In:  Research  

New ScienceOpen study on the effectiveness of student evaluations of teaching highlights gender bias against female instructors

Student evaluations in teaching form a core part of our education system. However, there is little evidence to demonstrate that they are effective, or even work as they’re supposed to. This is despite such rating systems being used, studied and debated for almost a century.

A new analysis published in ScienceOpen Research offers evidence against the reliability of student evaluations in teaching, particularly as a measure of teaching effectiveness and for tenure or promotion decisions. In addition, the new study identified a bias against female instructors.

The new study by Anne Boring, Kellie Ottoboni, and Philip Stark (ScienceOpen Board Member) has already been picked up by several major news outlets including Inside Higher Education and Pacific Standard. This gives it an altmetric score of 54 (at the time of writing), which is the highest for any ScienceOpen Research paper to date!

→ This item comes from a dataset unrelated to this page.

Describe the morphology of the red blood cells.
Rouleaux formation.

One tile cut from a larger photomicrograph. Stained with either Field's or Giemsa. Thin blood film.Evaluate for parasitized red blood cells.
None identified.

The research paper highlights some key points regarding the student teaching evaluation (SET) process, including:

  • The existence of a statistically significant bias against female instructors, mostly driven by scores from male students
  • Such bias affects how students rate even objective aspects of teaching, and varies according to discipline and student gender
  • The bias is complex, and unable to be adjusted for
  • Student evaluations of teaching are more sensitive to this gender bias and their grade expectations than to any aspect of teaching effectiveness
  • These biases can be prevalent enough to create lower evaluation scores for more effective instructors, and vice versa.

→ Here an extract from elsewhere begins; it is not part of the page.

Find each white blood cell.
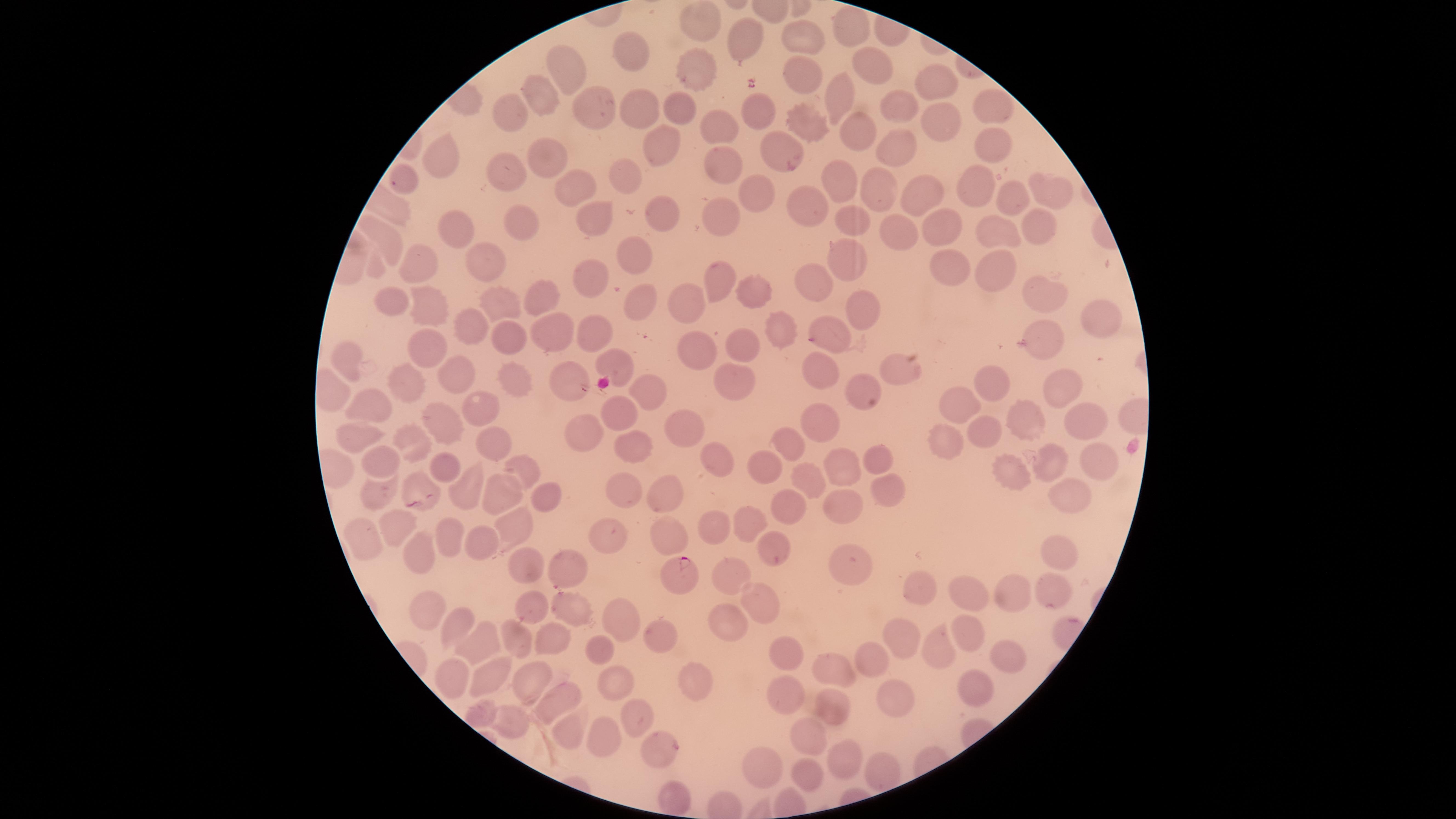

No white blood cells identified.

The identification of students generally giving their female instructors lower scores than their male counterparts is unfortunate and more than likely quite a damaging discovery. However, it appears that there is no simple fix for this or way to compensate such a bias.

According to the Pacific Standard report, Stark mentioned that “you can’t just simply add half a point” to compensate for these gender biases. What we’re probably looking at here are much more deeply ingrained cultural differences between how male students perceive men and women in positions of educational authority.

The main damage caused by this is that such evaluations are used in hiring decisions, and therefore inflict a bias against female candidates for positions. Stark said “I really think colleges and universities need to move away from using student evaluations for hiring, firing, and promotion decisions.”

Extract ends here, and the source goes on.